Given passage:
# # #

Patent Description:
The present invention relates, in general, to the field of handheld laser-based vehicle speed measurement devices and speed guns. More particularly, the present invention relates to a handheld laser-based vehicle speed measurement device incorporating an automatic number plate recognition (ANPR) function.

Laser Technology, Inc. assignee of the present invention, has previously introduced the TruCAM® (a registered trademark of Laser Technology, Inc. ) video laser-based vehicle speed measurement device which incorporates the industry's first video camera in a handheld form factor. In operation, it collects and stores a complete chain of video evidence for both speeding and tailgating violations along with a high-resolution image that identifies the vehicle make, model and license plate number. Representative of the technology embodied in the TruCAM devices is that disclosed in, for example, in <CIT>; <CIT> and <CIT>, the disclosures of which are herein specifically incorporated by this reference in their entirety as if fully set forth herein.

Laser-based speed measurement devices, operate to calculate distance by measuring the time of flight of very short pulses of infrared light. That is, a measurement is made as to the time it takes one or more laser pulses to travel to a target vehicle and back with a precision time base. With knowledge of the constant speed of light, the distance the laser pulses have traveled can then be calculated. If the speed gun takes, for example, a thousand samples per second, its processor can compare the change in distance between successive samples and thereby calculate the speed of the target vehicle. By taking several hundred samples over the course of a fraction of a second or so, the accuracy can be extremely high.

Conventional, fixed position, automatic number plate recognition (ANPR) is a technology that uses optical character recognition on images to read vehicle registration plates to create vehicle identification data. At present, it can be implemented using closed-circuit television, fixed traffic enforcement cameras, or other cameras specifically designed for the task. ANPR is used by police forces around the world for law enforcement purposes, including to check if a vehicle is currently being sought for whatever reason, registered and/or licensed. It is also used for electronic toll collection on pay-per-use roads and as a method of cataloguing the movements of traffic, for example by highways agencies.

Automatic number plate recognition can be used to store the images captured by the cameras as well as the text from the license plate, with some configurable to store a photograph of the driver. Systems may also employ infrared lighting to allow the camera to take the picture at any time of day or night.

<CIT> describes a speed measurement system for measuring speeds of vehicles, capturing images of vehicles, and detecting violation of stop sign and traffic signal laws. The system includes a laser speed detector for determining a speed of a vehicle adjacent a stop sign. When a speed is determined, the detector generates a speed signal. The system includes a camera generally aligned with the speed detector operable to capture and store digital still images of vehicles in memory. The camera is programmed to respond to an image capture signal to generate and transmit a digital image file including a still image of the vehicle targeted by the detector. A portable processor is linked to the speed detector and the camera to first receive the speed signal, to compare the detected speed with a threshold speed, to transmit an image capture signal to the camera, and to receive the image file from the camera.

Heretofore, ANPR functionality has not been able to be implemented in a handheld speed measurement device, whether implemented in conjunction with radar or laser-based speed measurement devices. Particularly, all existing ANPR equipment utilize and assume predetermined geometries between the instrument and the vehicle license plate (inclusive of optical parameters and distances to plate) in order to properly function. Moreover, such existing products are not capable of accurately functioning when tilting of the device must be compensated for as in the operation of a handheld device such as a laser-based speed measurement device as disclosed herein.

# # #

Required tasks:
(1) According to the patent description, how do laser-based speed measurement devices calculate distance?
(2) Decide whether each statement agrees with the patent description, answering yes or no and quoting the words that settle it. (a) The TruCAM device was the first in the industry to put a video camera in a handheld form factor. (b) ANPR reads vehicle registration plates by means of radar. (c) ANPR has already been built into handheld speed measurement devices.
(3) Rewrite the patent description from "Laser-based speed measurement devices, operate" to "be extremely high.", putting "microcontroller" in place of "processor".

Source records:
# # #

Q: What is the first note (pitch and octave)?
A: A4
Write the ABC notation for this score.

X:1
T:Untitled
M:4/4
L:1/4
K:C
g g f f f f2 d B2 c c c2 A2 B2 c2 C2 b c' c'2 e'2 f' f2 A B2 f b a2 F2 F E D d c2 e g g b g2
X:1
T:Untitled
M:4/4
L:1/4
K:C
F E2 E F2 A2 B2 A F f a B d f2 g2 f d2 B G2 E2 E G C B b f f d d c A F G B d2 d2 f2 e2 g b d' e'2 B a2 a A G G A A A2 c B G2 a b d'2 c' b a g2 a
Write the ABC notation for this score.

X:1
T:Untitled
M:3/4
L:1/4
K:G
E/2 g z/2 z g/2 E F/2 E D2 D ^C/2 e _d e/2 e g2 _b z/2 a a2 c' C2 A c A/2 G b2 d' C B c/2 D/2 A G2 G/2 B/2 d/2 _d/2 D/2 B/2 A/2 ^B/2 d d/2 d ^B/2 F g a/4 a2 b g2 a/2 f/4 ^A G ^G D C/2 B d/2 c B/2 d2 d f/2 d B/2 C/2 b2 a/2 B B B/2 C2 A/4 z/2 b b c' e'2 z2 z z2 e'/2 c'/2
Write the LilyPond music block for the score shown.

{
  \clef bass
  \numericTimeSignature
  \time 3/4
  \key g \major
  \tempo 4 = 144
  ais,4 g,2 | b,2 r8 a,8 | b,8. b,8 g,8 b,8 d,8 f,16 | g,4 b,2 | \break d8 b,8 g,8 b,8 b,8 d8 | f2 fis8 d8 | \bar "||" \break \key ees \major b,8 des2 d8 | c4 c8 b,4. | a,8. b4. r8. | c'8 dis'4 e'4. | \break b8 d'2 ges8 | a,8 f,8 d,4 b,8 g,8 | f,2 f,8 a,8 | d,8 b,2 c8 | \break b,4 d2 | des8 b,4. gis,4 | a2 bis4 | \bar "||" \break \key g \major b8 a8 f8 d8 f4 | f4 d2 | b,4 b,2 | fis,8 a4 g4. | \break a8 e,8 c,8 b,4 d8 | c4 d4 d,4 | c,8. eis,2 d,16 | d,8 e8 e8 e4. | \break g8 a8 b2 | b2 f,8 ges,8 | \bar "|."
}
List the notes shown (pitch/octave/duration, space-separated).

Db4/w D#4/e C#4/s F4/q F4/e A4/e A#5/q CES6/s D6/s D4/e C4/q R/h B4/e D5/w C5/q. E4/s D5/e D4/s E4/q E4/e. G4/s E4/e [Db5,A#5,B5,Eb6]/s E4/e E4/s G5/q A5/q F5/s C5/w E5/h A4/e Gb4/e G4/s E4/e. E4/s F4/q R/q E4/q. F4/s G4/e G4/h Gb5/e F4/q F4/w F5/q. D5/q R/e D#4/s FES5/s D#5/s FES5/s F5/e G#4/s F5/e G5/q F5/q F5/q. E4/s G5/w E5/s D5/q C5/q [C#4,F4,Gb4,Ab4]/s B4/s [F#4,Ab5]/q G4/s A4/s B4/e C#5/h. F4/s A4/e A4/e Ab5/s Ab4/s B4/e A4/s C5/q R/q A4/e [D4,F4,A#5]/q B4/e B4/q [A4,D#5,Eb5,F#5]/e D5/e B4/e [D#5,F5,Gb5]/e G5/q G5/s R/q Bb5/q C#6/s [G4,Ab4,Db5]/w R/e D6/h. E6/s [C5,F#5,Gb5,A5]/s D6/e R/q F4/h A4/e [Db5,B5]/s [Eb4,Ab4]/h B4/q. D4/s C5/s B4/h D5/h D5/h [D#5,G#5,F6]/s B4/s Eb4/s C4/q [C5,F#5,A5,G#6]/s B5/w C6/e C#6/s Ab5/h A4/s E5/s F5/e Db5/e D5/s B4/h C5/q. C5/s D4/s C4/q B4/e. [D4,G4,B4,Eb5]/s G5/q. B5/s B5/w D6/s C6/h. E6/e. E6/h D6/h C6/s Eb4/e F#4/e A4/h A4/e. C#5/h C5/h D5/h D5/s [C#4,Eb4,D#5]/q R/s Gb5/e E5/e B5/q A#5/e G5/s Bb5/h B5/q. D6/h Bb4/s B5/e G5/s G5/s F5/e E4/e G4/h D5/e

# # #

Responses to the exercise:
(1) They measure the time of flight of very short pulses of infrared light.

(2)
(a) Yes: "incorporates the industry's first video camera in a handheld form factor."
(b) No: "uses optical character recognition on images to read vehicle registration plates."
(c) No: "Heretofore, ANPR functionality has not been able to be implemented in a handheld speed measurement device."

(3)
Laser-based speed measurement devices, operate to calculate distance by measuring the time of flight of very short pulses of infrared light. That is, a measurement is made as to the time it takes one or more laser pulses to travel to a target vehicle and back with a precision time base. With knowledge of the constant speed of light, the distance the laser pulses have traveled can then be calculated. If the speed gun takes, for example, a thousand samples per second, its microcontroller can compare the change in distance between successive samples and thereby calculate the speed of the target vehicle. By taking several hundred samples over the course of a fraction of a second or so, the accuracy can be extremely high.